Though published five years prior, A Night at Old Webb is set approximately two years after the events of Mystery Road in Kevin Ellison’s life. Now entering the end of his time in high school, Kevin joins friends for a warm summer’s night party at the Old Webb, a decrepit, abandoned former grammar school in Clifton Heights. There he meets a girl, Michelle Titchner, and the two form a rapid, soulful connection. They converse amid the party at the school, and continue talking as they walk into the surrounding woods.
There is a simplicity to A Night at the Old Webb exceeding even that of Mystery Road. But that’s not to say it’s any less impactful. What looks from its set up would be a tale of raging teenage hormones instead becomes about deeper connection.
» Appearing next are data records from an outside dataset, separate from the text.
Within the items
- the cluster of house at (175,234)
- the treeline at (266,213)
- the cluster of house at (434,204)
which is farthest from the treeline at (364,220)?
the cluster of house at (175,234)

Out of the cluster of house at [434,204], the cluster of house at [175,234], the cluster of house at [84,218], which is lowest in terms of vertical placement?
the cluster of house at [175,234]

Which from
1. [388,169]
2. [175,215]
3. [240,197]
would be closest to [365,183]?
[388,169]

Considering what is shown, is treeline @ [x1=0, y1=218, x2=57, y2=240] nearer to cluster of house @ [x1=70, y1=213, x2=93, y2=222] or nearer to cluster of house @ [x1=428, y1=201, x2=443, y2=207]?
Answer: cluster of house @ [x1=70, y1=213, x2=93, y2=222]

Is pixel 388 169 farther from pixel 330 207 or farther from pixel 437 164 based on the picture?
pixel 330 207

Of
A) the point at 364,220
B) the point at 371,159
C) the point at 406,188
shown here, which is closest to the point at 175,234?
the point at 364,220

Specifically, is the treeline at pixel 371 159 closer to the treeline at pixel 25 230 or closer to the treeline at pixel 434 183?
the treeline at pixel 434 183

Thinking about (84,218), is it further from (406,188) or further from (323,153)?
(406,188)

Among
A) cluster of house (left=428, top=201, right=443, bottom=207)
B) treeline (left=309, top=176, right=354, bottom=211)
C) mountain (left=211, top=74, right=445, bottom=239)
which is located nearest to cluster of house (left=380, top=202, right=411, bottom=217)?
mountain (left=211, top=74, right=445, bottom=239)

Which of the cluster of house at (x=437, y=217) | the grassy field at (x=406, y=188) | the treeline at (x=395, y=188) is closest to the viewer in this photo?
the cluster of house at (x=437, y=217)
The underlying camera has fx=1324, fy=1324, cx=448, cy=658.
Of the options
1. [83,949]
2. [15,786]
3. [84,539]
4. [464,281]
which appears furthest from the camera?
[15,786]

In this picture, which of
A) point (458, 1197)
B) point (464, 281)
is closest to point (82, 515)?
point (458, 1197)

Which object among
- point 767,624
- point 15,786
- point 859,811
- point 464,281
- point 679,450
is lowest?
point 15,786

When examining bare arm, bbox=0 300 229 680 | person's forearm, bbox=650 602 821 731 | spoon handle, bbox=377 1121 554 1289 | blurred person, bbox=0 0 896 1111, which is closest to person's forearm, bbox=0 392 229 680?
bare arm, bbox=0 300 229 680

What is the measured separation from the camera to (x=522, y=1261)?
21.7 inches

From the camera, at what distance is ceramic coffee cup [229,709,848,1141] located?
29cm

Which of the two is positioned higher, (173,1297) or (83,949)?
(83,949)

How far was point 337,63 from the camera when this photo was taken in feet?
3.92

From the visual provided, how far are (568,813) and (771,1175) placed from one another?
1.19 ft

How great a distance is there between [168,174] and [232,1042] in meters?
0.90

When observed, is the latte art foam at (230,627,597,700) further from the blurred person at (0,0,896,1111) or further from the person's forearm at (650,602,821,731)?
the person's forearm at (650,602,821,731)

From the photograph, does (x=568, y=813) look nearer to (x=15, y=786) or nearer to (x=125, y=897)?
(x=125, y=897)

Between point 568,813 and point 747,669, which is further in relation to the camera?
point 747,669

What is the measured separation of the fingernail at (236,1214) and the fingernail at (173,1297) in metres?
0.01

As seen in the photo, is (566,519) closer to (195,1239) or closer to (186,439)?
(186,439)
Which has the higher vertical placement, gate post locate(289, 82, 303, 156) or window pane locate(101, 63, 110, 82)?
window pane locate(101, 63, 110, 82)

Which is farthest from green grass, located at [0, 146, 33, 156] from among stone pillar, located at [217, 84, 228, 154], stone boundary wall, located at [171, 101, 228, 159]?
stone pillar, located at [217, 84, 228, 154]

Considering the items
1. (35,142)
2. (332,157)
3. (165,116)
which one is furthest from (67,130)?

Through that, Kevin again learns a bit about growing up, and some insights into the history of his town and its people.
Together, the two novellas tell symbolic stories about Kevin’s genetic and social inheritances, and the possibilities these might impart for a life ahead on his own. The end of Mystery Road brings things chronologically to a close, coming back to older Kevin and reflections on the death of his father. His journey illustrates that ghosts don’t always haunt, sometimes they reveal themselves at the right moment to help guide passages.